We both believe in secondary education’s ability to enhance people’s lives, and if our kids want to attend college or need a degree to get to where they want to be in life, we definitely want to support them.
Plus, we don’t want our kids to have to take out student loans and get into debt just when they are being launched into the world.
So why aren’t we paying for college?
We got ourselves into a ton of student loan debt and do not want to go into further debt.
What we can do to support our children:
- As a professor, I am given free tuition for my children as long as they fulfill 2 of the following requirements: they under the age of 25, or unmarried or live within my district. This should save each child at least $8,000 for their first 2 years.

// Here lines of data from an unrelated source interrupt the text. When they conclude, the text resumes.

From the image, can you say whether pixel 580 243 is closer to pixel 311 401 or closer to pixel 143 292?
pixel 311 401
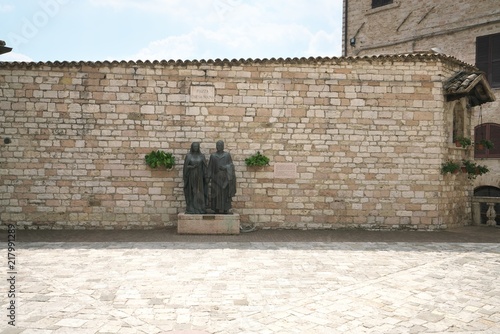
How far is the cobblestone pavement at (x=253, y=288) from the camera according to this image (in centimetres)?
384

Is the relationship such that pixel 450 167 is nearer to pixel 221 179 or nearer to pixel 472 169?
pixel 472 169

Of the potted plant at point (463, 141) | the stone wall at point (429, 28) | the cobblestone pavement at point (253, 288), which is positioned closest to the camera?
the cobblestone pavement at point (253, 288)

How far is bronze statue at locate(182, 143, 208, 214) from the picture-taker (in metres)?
8.75

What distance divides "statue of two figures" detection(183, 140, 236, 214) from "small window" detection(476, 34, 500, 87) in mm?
11250

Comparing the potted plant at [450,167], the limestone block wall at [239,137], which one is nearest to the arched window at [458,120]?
the limestone block wall at [239,137]

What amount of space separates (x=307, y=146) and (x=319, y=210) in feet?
5.35

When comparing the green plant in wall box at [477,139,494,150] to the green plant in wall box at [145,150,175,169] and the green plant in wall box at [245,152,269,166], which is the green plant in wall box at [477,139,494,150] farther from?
the green plant in wall box at [145,150,175,169]

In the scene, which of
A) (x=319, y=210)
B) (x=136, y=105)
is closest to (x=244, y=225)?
(x=319, y=210)

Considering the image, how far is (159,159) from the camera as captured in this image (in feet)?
29.6

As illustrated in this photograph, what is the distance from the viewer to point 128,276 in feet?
17.7

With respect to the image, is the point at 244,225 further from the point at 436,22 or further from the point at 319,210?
the point at 436,22

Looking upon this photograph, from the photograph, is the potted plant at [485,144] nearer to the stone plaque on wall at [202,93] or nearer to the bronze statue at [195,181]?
the stone plaque on wall at [202,93]

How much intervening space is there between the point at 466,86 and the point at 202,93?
6.48 metres

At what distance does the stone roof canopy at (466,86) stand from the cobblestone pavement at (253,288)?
3978mm
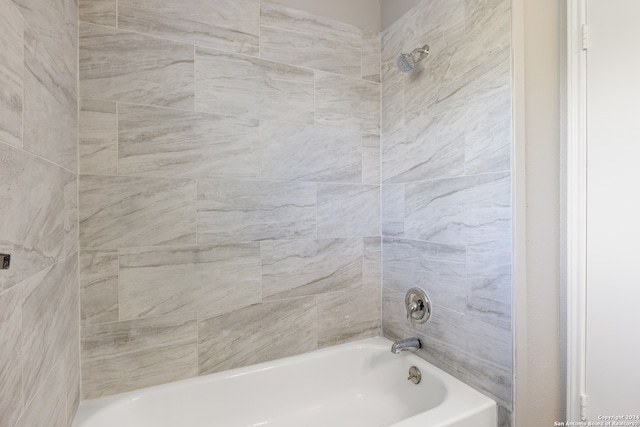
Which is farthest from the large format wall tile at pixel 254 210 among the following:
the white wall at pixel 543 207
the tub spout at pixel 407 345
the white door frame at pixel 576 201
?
the white door frame at pixel 576 201

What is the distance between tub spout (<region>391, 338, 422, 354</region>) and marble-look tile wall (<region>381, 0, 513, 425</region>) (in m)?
0.05

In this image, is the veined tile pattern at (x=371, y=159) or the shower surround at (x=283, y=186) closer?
the shower surround at (x=283, y=186)

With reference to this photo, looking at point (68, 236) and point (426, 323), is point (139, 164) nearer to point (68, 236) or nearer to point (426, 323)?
point (68, 236)

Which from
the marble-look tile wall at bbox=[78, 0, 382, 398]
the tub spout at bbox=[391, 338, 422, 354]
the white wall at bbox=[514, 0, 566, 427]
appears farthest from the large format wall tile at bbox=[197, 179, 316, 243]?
the white wall at bbox=[514, 0, 566, 427]

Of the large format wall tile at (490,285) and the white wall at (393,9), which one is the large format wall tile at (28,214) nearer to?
the large format wall tile at (490,285)

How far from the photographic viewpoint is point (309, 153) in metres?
1.69

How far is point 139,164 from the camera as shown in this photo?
135cm

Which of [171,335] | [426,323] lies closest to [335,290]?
[426,323]

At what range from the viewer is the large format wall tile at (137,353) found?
1299mm

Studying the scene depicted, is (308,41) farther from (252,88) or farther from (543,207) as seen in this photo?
(543,207)

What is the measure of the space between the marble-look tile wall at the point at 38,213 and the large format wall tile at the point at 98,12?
64 mm

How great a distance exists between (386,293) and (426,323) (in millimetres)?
318

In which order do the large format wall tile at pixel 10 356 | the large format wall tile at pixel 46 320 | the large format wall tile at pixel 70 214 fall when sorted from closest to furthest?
the large format wall tile at pixel 10 356, the large format wall tile at pixel 46 320, the large format wall tile at pixel 70 214

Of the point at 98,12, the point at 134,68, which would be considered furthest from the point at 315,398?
the point at 98,12
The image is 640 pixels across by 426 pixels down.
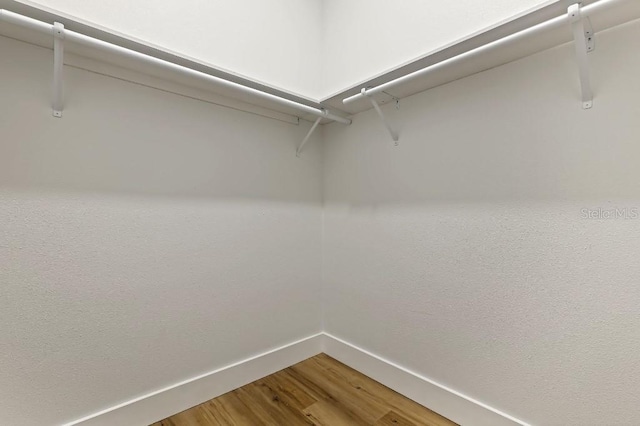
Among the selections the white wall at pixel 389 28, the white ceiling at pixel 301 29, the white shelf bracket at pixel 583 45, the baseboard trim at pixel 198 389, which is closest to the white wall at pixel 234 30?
the white ceiling at pixel 301 29

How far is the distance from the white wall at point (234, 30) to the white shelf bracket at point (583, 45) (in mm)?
1115

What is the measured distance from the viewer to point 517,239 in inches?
44.7

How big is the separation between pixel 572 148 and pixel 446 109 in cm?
52

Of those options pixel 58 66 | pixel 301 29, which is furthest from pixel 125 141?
pixel 301 29

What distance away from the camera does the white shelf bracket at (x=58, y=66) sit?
914mm

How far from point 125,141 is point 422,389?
1.82 m

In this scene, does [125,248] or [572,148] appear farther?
[125,248]

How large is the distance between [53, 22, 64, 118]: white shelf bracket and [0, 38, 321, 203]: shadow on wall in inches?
1.2

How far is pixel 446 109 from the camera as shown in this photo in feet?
4.41

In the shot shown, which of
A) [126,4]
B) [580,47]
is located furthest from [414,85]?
[126,4]

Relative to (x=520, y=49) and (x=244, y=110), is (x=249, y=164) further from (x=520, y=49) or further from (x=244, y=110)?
(x=520, y=49)

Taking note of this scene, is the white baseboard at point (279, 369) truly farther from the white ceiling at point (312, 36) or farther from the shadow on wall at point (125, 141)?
the white ceiling at point (312, 36)

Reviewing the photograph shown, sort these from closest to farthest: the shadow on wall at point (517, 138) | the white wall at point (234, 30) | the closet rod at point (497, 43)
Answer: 1. the closet rod at point (497, 43)
2. the shadow on wall at point (517, 138)
3. the white wall at point (234, 30)

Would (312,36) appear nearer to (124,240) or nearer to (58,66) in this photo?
(58,66)
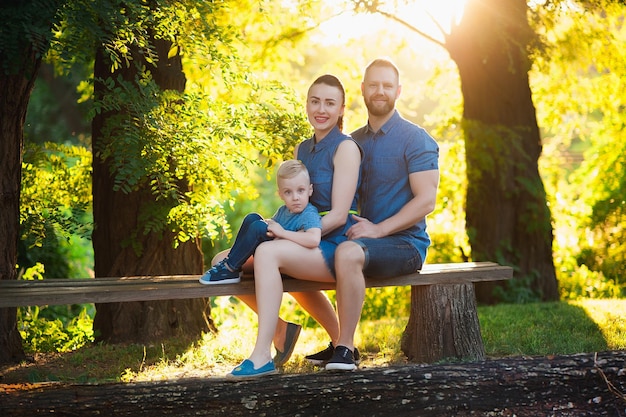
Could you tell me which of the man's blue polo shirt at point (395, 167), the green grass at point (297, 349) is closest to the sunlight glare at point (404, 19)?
the man's blue polo shirt at point (395, 167)

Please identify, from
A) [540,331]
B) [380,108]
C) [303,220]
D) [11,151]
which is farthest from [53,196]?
[540,331]

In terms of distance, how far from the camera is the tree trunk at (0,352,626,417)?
3531 millimetres

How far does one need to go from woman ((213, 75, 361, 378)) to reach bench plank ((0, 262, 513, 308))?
153mm

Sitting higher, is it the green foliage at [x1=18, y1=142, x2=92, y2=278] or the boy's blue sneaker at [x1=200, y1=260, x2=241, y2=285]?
the green foliage at [x1=18, y1=142, x2=92, y2=278]

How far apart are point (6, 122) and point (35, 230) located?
89 cm

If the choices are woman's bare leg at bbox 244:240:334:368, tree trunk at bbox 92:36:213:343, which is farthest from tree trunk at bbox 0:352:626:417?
tree trunk at bbox 92:36:213:343

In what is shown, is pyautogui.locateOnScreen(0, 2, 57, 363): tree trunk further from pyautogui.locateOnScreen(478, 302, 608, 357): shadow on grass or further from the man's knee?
pyautogui.locateOnScreen(478, 302, 608, 357): shadow on grass

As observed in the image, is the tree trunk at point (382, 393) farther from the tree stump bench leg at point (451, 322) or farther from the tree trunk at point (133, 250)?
the tree trunk at point (133, 250)

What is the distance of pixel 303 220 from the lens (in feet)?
13.0

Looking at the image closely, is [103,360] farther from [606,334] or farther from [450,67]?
[450,67]

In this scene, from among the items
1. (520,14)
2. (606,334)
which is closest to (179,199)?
(606,334)

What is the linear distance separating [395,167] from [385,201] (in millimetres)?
191

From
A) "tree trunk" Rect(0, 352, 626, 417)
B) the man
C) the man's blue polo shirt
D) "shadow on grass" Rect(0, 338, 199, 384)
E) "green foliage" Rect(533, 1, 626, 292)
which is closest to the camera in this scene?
"tree trunk" Rect(0, 352, 626, 417)

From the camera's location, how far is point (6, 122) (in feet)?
14.5
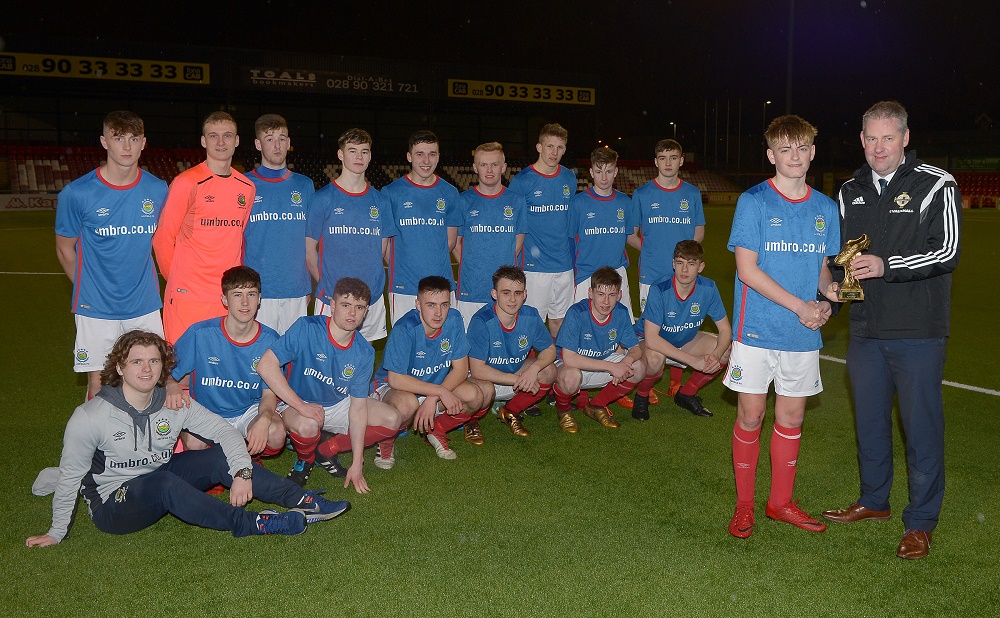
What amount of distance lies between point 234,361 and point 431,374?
54.9 inches

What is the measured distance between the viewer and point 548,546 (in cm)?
410

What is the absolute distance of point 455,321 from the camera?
5609 mm

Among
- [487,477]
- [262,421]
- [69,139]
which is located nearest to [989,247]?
[487,477]

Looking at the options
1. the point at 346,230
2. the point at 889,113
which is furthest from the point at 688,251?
the point at 346,230

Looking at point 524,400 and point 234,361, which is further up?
point 234,361

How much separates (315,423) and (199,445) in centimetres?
76

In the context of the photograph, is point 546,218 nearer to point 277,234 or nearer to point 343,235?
point 343,235

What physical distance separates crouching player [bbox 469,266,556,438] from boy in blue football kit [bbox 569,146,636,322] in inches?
50.1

- We have encouraged our kids to get jobs. My step-daughter has a part time job that allows her to earn some money while giving her time off to take advantage of activities in her last year of high school.
- We have told our kids about our debt. If they can use us as a cautionary tale, that’s great.
- We put what we call “spare change” aside, whether that literally is change or a few dollars here and there, to add to the kids’ savings accounts.
- We asked our daughter, and will some day ask our son, to go through Dave Ramsey’s Financial Peace University (and we paid for it) so that she was able to learn some basics about money.
- We currently model what we consider to be balanced, healthy spending. Though we have gotten ourselves into debt, we now work very hard to stay within our budget. The kids know we budget for meals out, that we save money for our future, and that we take care of our things so we don’t have to spend for replacements.
- We work with our children to problem solve. My step-daughter doesn’t drive yet and she has high anxiety about riding a bus. Mr. POAI and I worked with her mom to find solutions, one of which is to use a bus for adults with special needs.
- We pay kids for extra work they do around the house.
- We can house the kids. We’re not sure if the kids will want to stay in town all 4 years of their education, or even if they will want to attend all 4 years or if they want to live with us; if they do, though, they can live here.
Though I’m sure it’s difficult to understand this as a kid, Mr. POAI’s and my best gift we can give to the kids is to take care of each other. If we are able to set ourselves up to care for ourselves and each other throughout our lives, we won’t be a financial burden to our children.